J'ai toujours pensé que la chanson du mal aimé n'était pas représentative de la poésie d'appolinaire, mais en définitive en dépit du caractère emprunté, du coté patchwork et copié collé, même si l'on a du mal à partager les tribulations de l'intrigue à travers laquelle le narrateur fait mine de se livrer, reste néanmoins en substance, et peut-être en puissance, tout ce qui fait la force et la richesse de son style.

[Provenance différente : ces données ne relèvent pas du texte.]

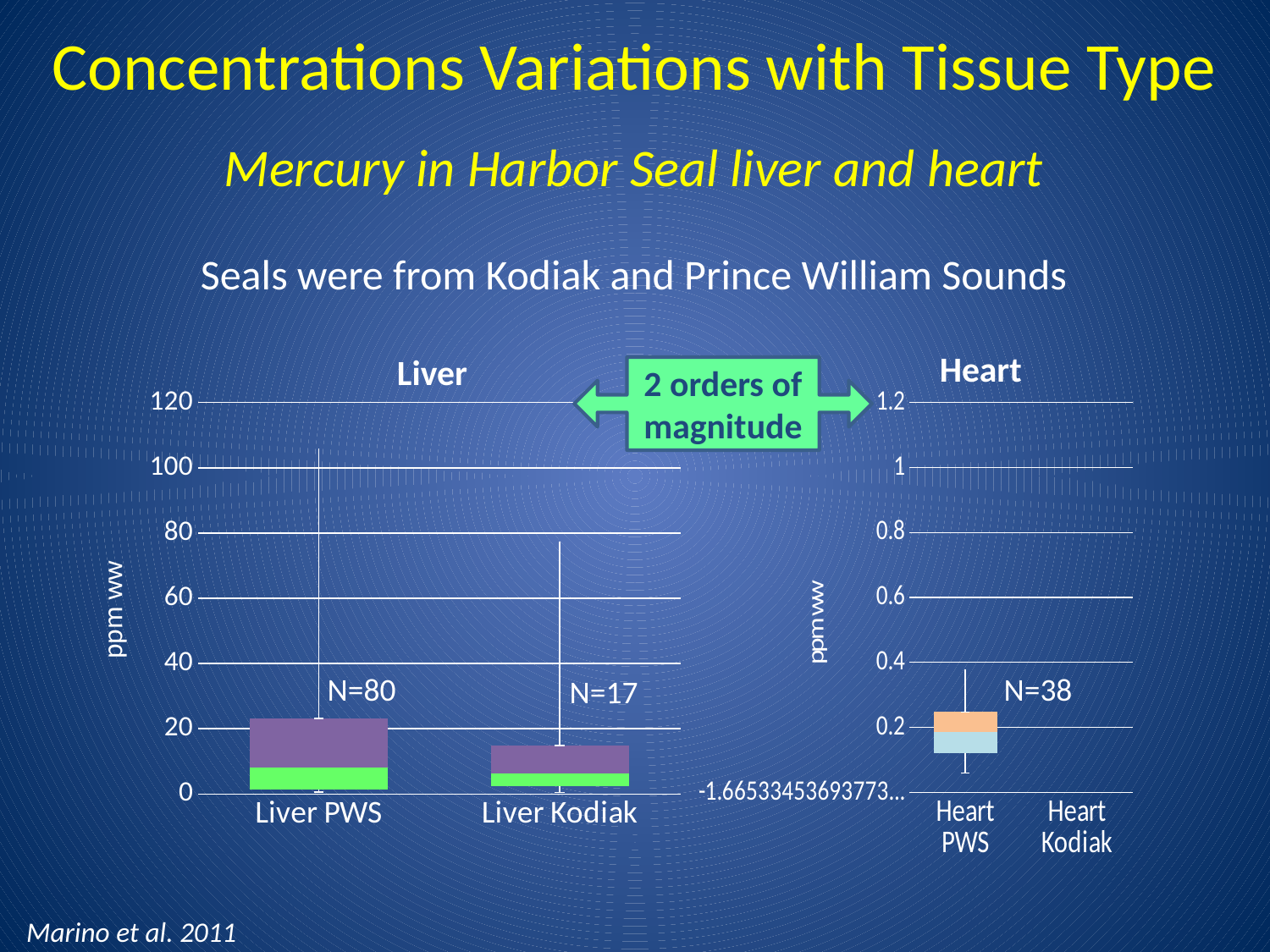
On the Liver chart, what is the y-axis title? ppm ww On the Liver chart, what is the sample size label shown for Liver Kodiak? N=17 On the Heart chart, what sample size label is shown? N=38 On the Liver chart, is the top of the upper whisker for Liver Kodiak greater or less than 60? greater On the Liver chart, what is the sample size label shown for Liver PWS? N=80 On the Liver chart, what is the highest value labelled on the y axis? 120 On the Liver chart, is the top of the Liver PWS box greater or less than 40? less On the Liver chart, is the top of the upper whisker for Liver PWS greater or less than 80? greater On the Heart chart, what is the highest value labelled on the y axis? 1.2 On the Liver chart, which category has the higher top of its box, Liver PWS or Liver Kodiak? Liver PWS On the Liver chart, how many categories are shown on the x axis? 2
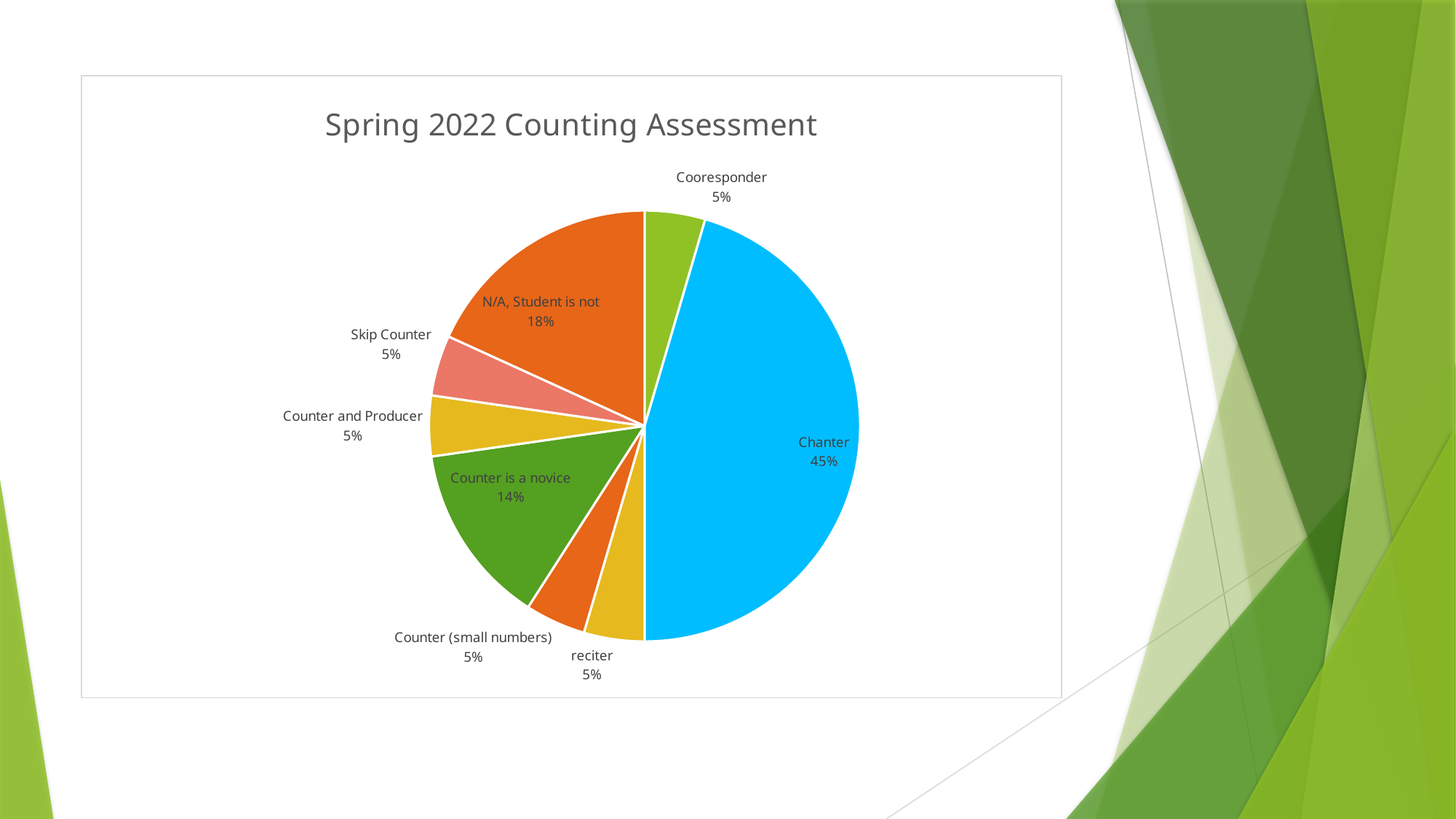
What share of the pie does N/A, Student is not represent? 18% What colour is the Chanter slice? blue What share of the pie does Skip Counter represent? 5% What is the title of the chart? Spring 2022 Counting Assessment What share of the pie does Chanter represent? 45% Which category has the largest slice of the pie? Chanter How many slices does the pie chart have? 8 What is the difference between the Chanter share and the N/A, Student is not share? 27% What is the combined share of Chanter and Counter is a novice? 59% What kind of chart is shown on the slide? pie chart Which is larger, the share for Counter is a novice or the share for N/A, Student is not? N/A, Student is not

   En fait la chanson c'est peut-être plus guillaume qu'appolinaire.

 

   Comme je le remarquais l'autre jour, parce qu'il fallait bien que je finisse par faire cette annotation, je suis nul en orthographe, je ne sais pas davantage écrire apollinaire que marilyn monroe, et ça ne s'arrange pas en grammaire ou conjugaison puisque je ne comprends même plus les accords du participe passé.

 

   J'ai soigné les parties abimées de la bordure du plancher préexistant, réajusté, nettoyé, traité cire ou huile de lin, et dessiné un arrondi concave pour en délimiter l'ouverture sur le dallage de pavés, sous la cage d'escalier.

 

   Du coup j'ai rangé tout mon coin escalier, qui se trouvait donc à nouveau encombré par mes matériaux et outils, et force est de constater que le vide remplit moins que le trop plein, mais au moins ça permet de respirer.

 

   J'ai encore décapé le box, puis tout plaqué pour redevenir le sujet de mon étude.